The decoded MSU-MR image, north up: the Pacific at left, the dry interior to the right, captured at dusk. The black bands are scan lines lost where the signal dropped below what the error correction could repair.

Lessons Learned

Getting one clean pass took several tries, and nearly every fix was about operating the chain better, not adding hardware. The LNA already sets the system's sensitivity at the antenna, so the SDR gain should run near its minimum; turning it up only clips the ADC, and one pass was lost when a strong nearby emitter at high gain saturated the front end. Geometry matters as much: a near-overhead pass drops the satellite into the antenna's zenith null at closest approach, so one peaking around 50 to 70 degrees works better. At a noisy, elevated site, recording at a narrower bandwidth (1.024 rather than 2.048 MHz) pushes out-of-band emitters out of the window, and a quick nanoVNA check confirms the dipole is resonant across 137 to 138 MHz. Finally, set up and verify ten minutes before acquisition and then keep your hands off, since most losses came from reacting mid-pass.

Closing the Loop

From a wire antenna to a finished image, the pass held together because every stage agreed with the physics that predicted it. The antenna model called for a gain null straight overhead, and the signal-to-noise trace dipped there on cue. The orbit model drew a Doppler curve before the satellite had even risen, and the measured carrier tracked it through closest approach and out the other side. The demodulator recovered a clean QPSK constellation from a faint, moving source, and the decoder turned those symbols into the swath above.

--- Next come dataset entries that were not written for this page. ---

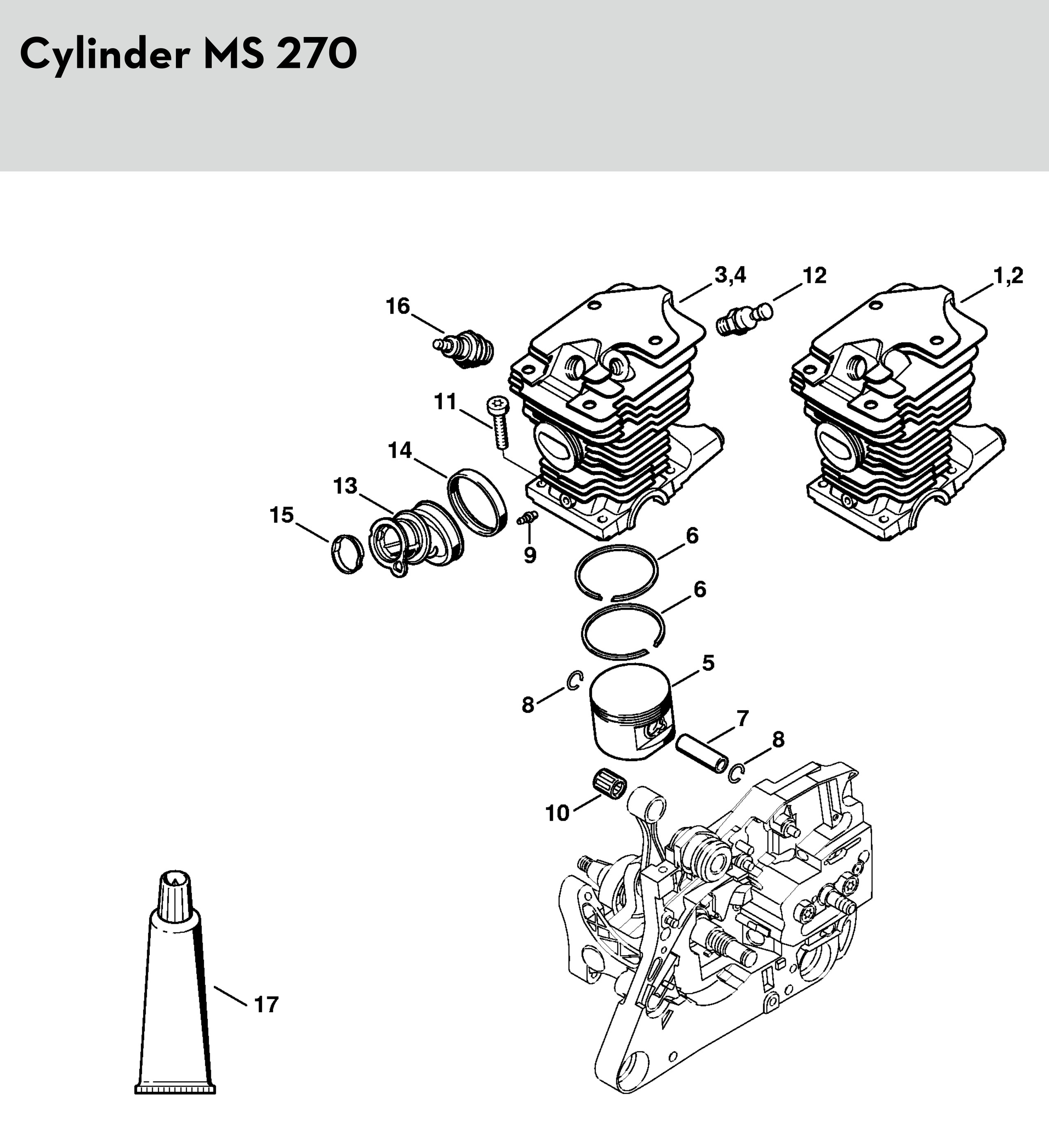 Cylinder MS 270

3,4
12
1,2
16
11
14
13
15
9
6
6
5
8
7
8
10
17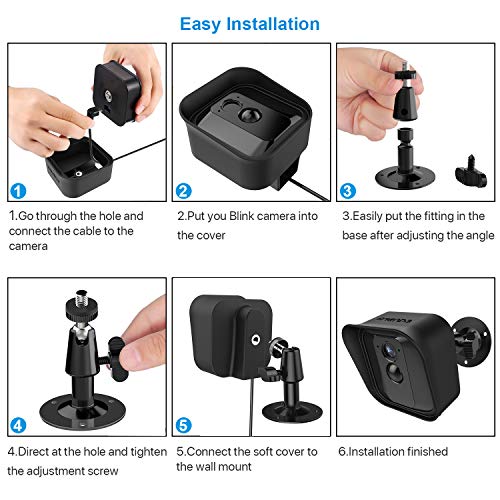 Easy Installation

1

1.Go through the hole and connect the cable to the camera

2

2.Put you Blink camera into the cover

3

3.Easily put the fitting in the base after adjusting the angle

4

4.Direct at the hole and tighten the adjustment screw

5

5.Connect the soft cover to the wall mount

6.Installation finished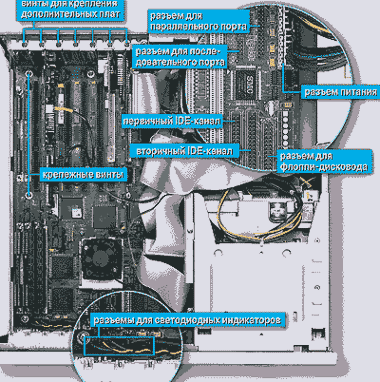 винты для крепления дополнительных плат

разъем для параллельного порта

разъем для последовательного порта

разъем питания

первичный IDE-канал

вторичный IDE-канал

разъем для флоппи-дисковода

крепежные винты

разъемы для светодиодных индикаторов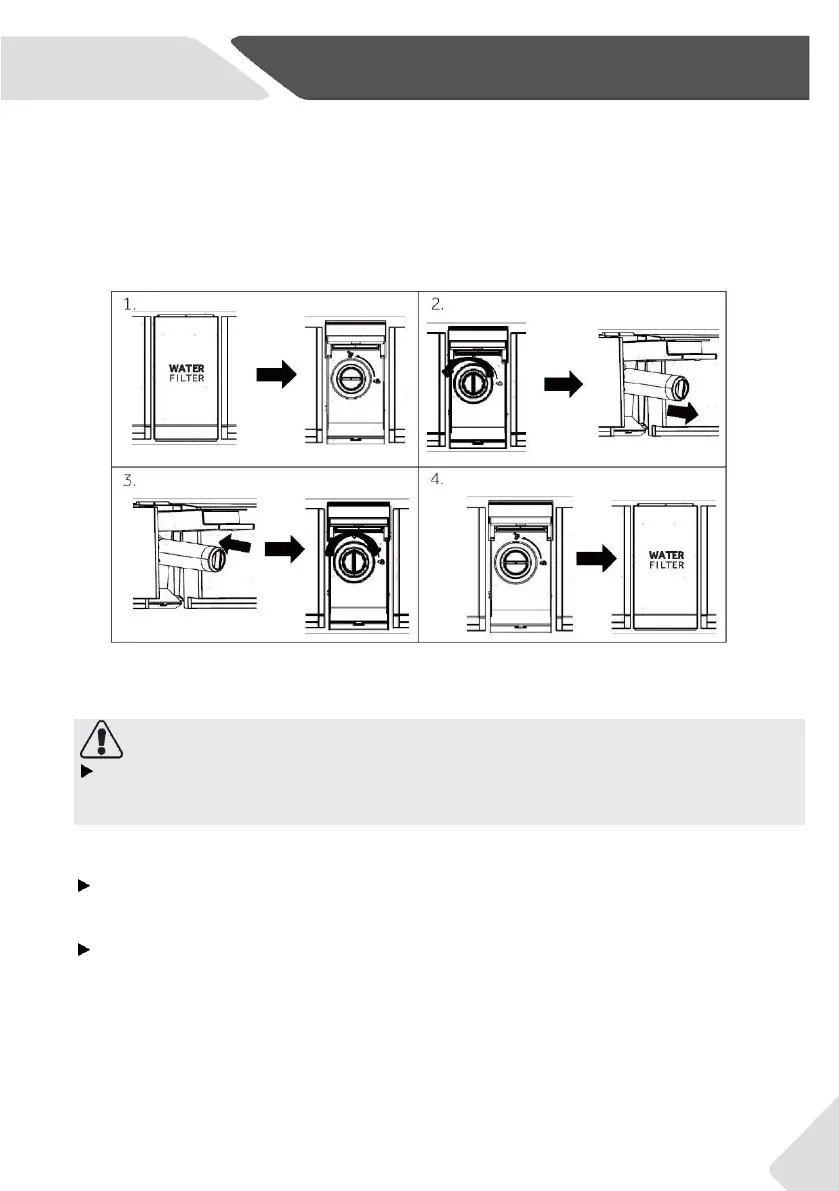 1.

WATER
FILTER

2.

3.

4.

WATER
FILTER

None of these steps is remarkable on its own. What makes the chain trustworthy is that each measurement landed where its model said it would, so by the time the image appears there is little left to doubt: it is not a lucky capture but the expected output of a system whose every link was checked against first principles. That is the real payoff of working through the chain stage by stage rather than treating the decoder as a black box. And because the whole walkthrough is driven by just a TLE, a ground location, and one recording, the same process repeats for the next pass, and the next satellite, with nothing more exotic than patience and a clear view of the sky.